In [6]:
import networkx as nx
import pandas as pd
import random

In [7]:
def estimate_influence_spread(G, seed_set, num_simulations=10):
    def simulate_diffusion(G, seed_set):
        active_nodes = set(seed_set)
        newly_active_nodes = set(seed_set)
        while newly_active_nodes:
            next_newly_active_nodes = set()
            for node in newly_active_nodes:
                neighbors = set(G.neighbors(node))
                for neighbor in neighbors - active_nodes:
                    if random.random() < 0.1:  # Activation probability
                        next_newly_active_nodes.add(neighbor)
            active_nodes.update(next_newly_active_nodes)
            newly_active_nodes = next_newly_active_nodes
        return len(active_nodes)

    total_spread = 0
    for _ in range(num_simulations):
        total_spread += simulate_diffusion(G, seed_set)
    return total_spread / num_simulations

In [8]:
def influence_maximization(G, k):
    seed_set = set()
    for _ in range(k):
        best_node = None
        best_spread = 0
        for node in G.nodes:
            if node not in seed_set:
                temp_set = seed_set | {node}
                spread = estimate_influence_spread(G, temp_set)
                if spread > best_spread:
                    best_spread = spread
                    best_node = node
        if best_node is not None:
            seed_set.add(best_node)
    return seed_set

In [9]:
df = pd.read_csv('../../facebook_clean_data/tvshow_edges.csv')
# Create a sample graph
G = nx.from_pandas_edgelist(df, 'node_1', 'node_2')

# Run greedy influence maximization
k = 3  # Number of nodes to select
selected_nodes = influence_maximization(G, k)

print(f"Selected nodes for influence maximization: {selected_nodes}")

Selected nodes for influence maximization: {672, 2434, 111}


Functionality: 

simulate_diffusion: Simulates the diffusion of influence starting from a given seed set. It models the spread of influence by activating neighboring nodes with a probability of 0.1. The process continues until no new nodes are activated. The function returns the total number of nodes influenced by the initial seed set.

estimate_influence_spread: This function runs multiple simulations (controlled by num_simulations) to estimate the average influence spread from the seed set. By averaging over multiple simulations, it provides a more robust estimate of the spread.
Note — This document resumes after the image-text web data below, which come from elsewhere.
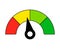 Round panel indicator. Equipment measuring gauge with dial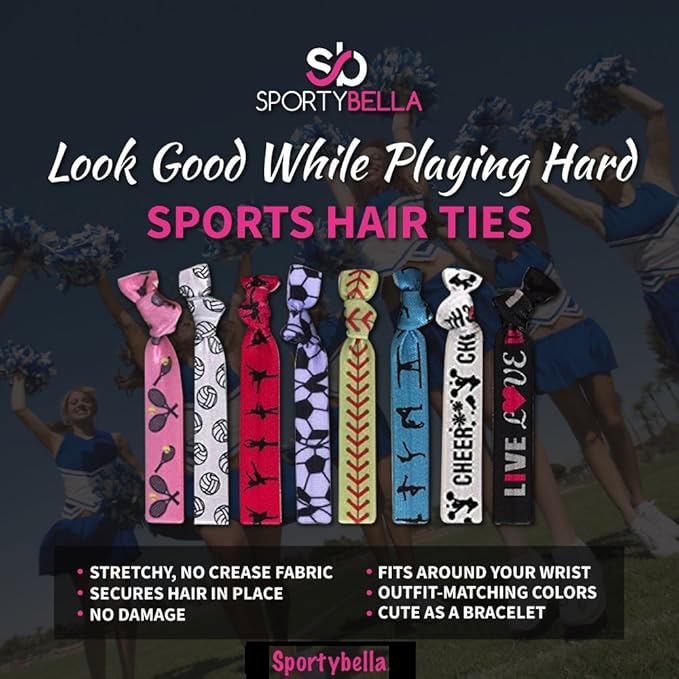 Infinity Collection Hair Ties for Women, Great Gift, No Crease Hair Ties, Premium Hair Accessories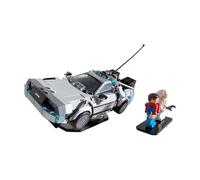 Brickcessories - Display Stand Compatible with Lego Speed Champions 77256, Time Machine from Back to The Future (2026) - Acrylic Angled Stand with Minifig Stand - Set Not Included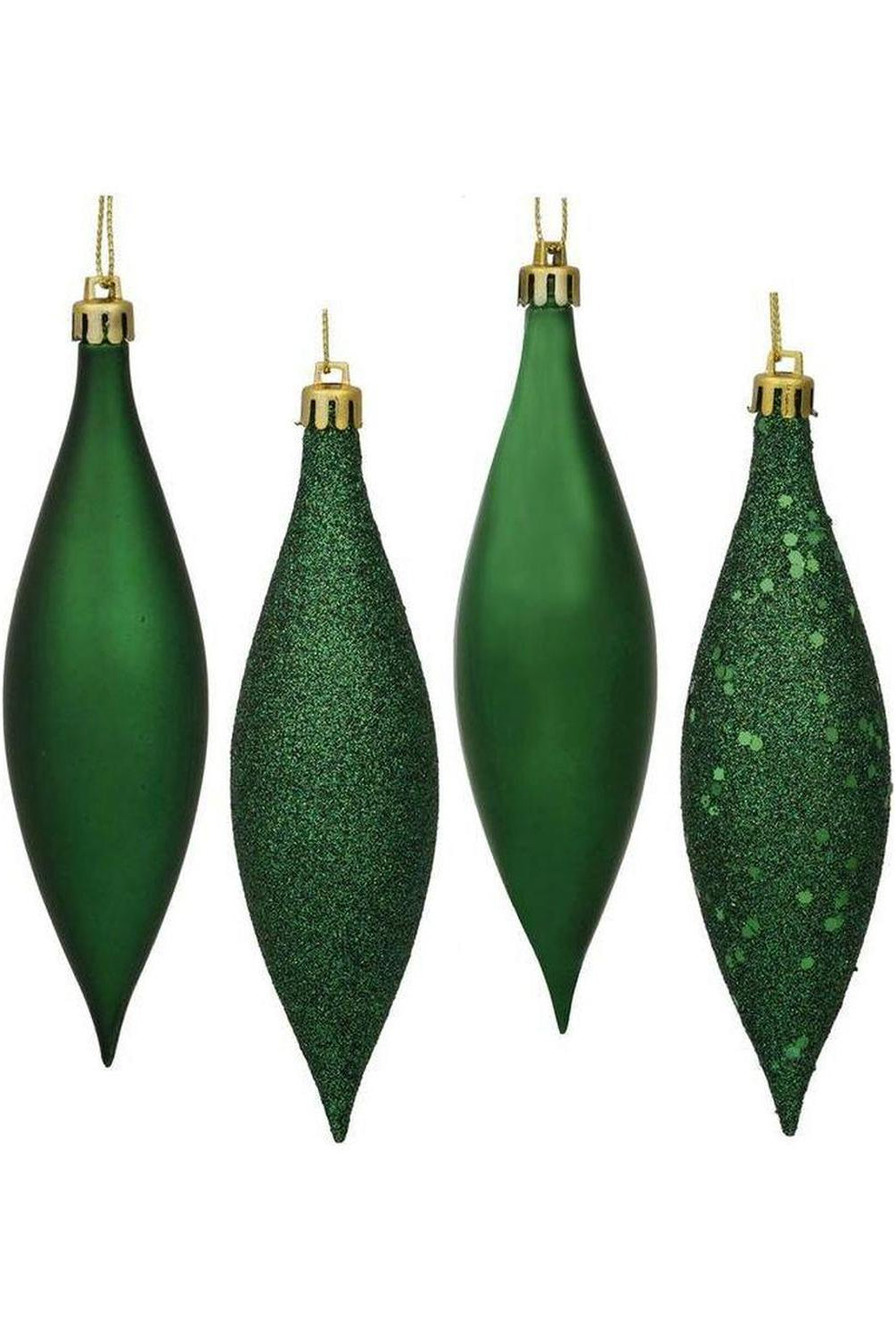 Shop For 5.5" Emerald Drop Ornaments (Asst 4)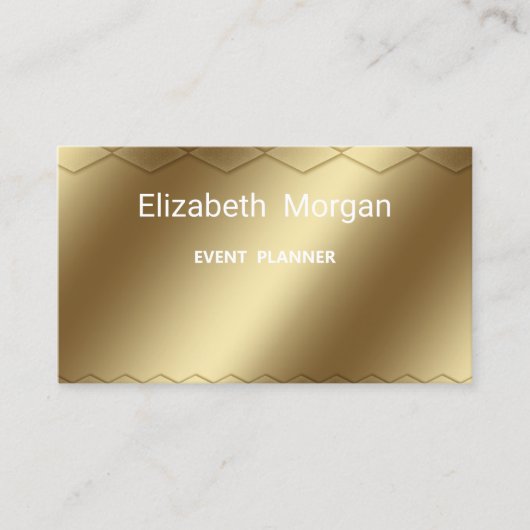 Elegant gouden modern visitekaartje (Voorkant)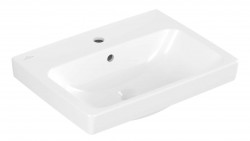 VILLEROY & BOCH - Architectura Umyvadlo 55x42 cm, s přepadem, otvor pro baterii, alpská bílá (4A875501)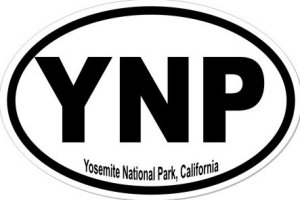 Yosemite National Park California Oval Sticker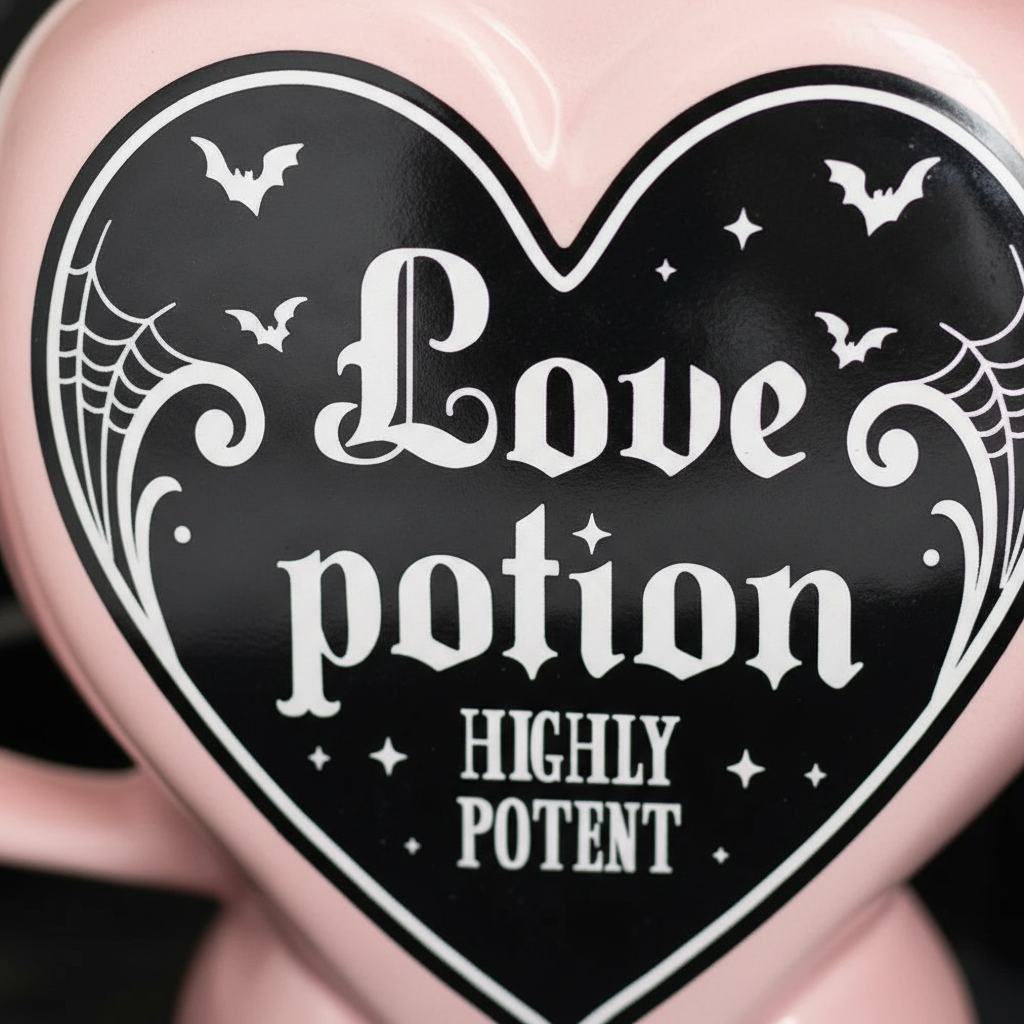 LOVE POTION SHAPED MUG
influence_maximization: This greedy algorithm iteratively selects k nodes that maximize the estimated influence spread. For each iteration, the algorithm evaluates each node that is not yet in the seed set, adding the node that results in the greatest increase in spread. This process repeats until k nodes are selected.

Performance:

Efficiency: The greedy algorithm is effective for maximizing influence with a reasonable balance between computational complexity and accuracy. However, evaluating each node's potential influence across multiple simulations can be computationally intensive, especially in large graphs.

Scalability: The algorithm should perform well for moderately sized networks but may face challenges with very large networks due to the repeated simulation process required for each candidate node.

Strengths:

Effectiveness: The greedy approach is well-suited for problems like influence maximization. It builds the seed set incrementally, ensuring that each node added provides the maximum marginal gain in influence.

Applicability: The method is general and can be applied to various types of networks where influence maximization is a concern, such as social networks, marketing strategies, and information dissemination.

Limitations:

Computational Cost: The primary limitation is the computational expense of running multiple simulations for each node in every iteration, especially for large graphs or high values of k and num_simulations.

Simplistic Diffusion Model: The diffusion model assumes a uniform activation probability of 0.1 for all edges, which might not reflect the real-world dynamics where certain connections could be stronger or weaker.